Ever since freshman year, best friends Finn Jacobs and Chloe Caffrey have been joining clubs, volunteering for committees, even raising goats - anything to make sure their well-roundedness stands out on college applications. So, when a guidance counselor suggests the usual paths to getting noticed by the Ivy League are no longer good enough, the girls are shocked into coming up with a new plan. A bold plan. A plan that will grab the attention of not only admissions officers, but also the entire state, maybe the whole country.
Staging a faux kidnapping (of Chloe), complete with a heroic rescue (by Finn) isn't an easy thing to do, even for two honor students. Almost as soon as Chloe gets situated in her nice, safe, junk food-stocked hidey hole, things start to go wrong. As committed as Finn is to the plan, she's getting tired of acting the part of the bereaved best friend, lying to Chloe's frantic family, and hanging out alone all the time. She wants to get into a good college, but she's starting to wonder if the brilliant plan she and Chloe cooked up isn't one big, stupid mistake. If only Finn could convince Chloe, maybe they could sto this thing they started. But Chloe's changing, their friendship's changing, everything is changing, and Finn doesn't know how to salvage it all. Can she stop the madness before someone really gets hurt? Can she risk Chloe's friendship and both of their reputations by confessing what they've done? Or is Finn brave enough to see the kidnapping through to the end? If she can just hold on, she gets to be a hero, someone everyone will notice. That's what she wants, after all, isn't it?
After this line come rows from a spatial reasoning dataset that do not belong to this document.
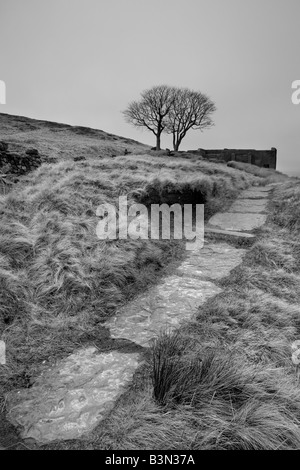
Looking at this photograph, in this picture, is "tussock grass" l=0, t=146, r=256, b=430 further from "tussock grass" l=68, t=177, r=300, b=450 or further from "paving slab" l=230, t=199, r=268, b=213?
"paving slab" l=230, t=199, r=268, b=213

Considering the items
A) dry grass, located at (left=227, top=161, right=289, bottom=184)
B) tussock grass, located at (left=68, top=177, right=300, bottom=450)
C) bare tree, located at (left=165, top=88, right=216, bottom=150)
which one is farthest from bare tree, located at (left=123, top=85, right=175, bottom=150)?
tussock grass, located at (left=68, top=177, right=300, bottom=450)

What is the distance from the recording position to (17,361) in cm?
184

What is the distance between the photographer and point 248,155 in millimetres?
25594

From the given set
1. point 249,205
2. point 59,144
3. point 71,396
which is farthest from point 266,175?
point 71,396

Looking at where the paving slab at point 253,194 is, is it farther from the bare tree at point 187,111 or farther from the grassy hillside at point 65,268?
the bare tree at point 187,111

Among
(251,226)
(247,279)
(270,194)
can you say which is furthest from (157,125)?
(247,279)

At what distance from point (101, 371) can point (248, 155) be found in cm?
2683

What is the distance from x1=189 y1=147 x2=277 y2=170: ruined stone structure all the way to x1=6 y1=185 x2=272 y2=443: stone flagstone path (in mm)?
24116

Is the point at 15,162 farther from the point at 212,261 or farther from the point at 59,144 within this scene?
the point at 59,144

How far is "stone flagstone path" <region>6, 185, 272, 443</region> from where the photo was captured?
141cm

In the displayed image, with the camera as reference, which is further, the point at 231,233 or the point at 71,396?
the point at 231,233

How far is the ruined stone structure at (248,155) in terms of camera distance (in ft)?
83.6

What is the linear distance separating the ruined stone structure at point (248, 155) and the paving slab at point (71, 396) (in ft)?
82.8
Yes, that's it. The complete plot summary. You'd think there would be more to it, wouldn't you? I totally thought so, too, but ... nope. That's it. Accomplice by Eireann Corrigan is a very straightforward story that doesn't take any of the twists and turns I thought - and dearly hoped - it would. Without that kind of surprise or subtlety, the novel just kind of sputters. It gets predictable, dull and not at all realistic. I could maybe have gotten behind the story's premise if the "heroines" had some kind of altruistic motive for creating this huge hoax, but they didn't. Characters with that kind of selfish immaturity aren't sympathetic, let alone likable or admirable. Fact of the matter is, I couldn't stand either Finn or Chloe. Or this book, really. It's a bummer, too, because it had a lot of potential to be a rich, gripping psychological thriller. If only.
(Readalikes: I'm sure there are other teens-come-up-with-a-dumb-plan-that-goes-horribly-wrong stories, but I can't think of any right off the top of my head. Can you?)
If this were a movie, it would be rated: PG-13 for language (no F-bombs) and mild sexual innuendo
To the FTC, with love: I received a finished copy of Accomplice from the generous folks at Scholastic. Thank you!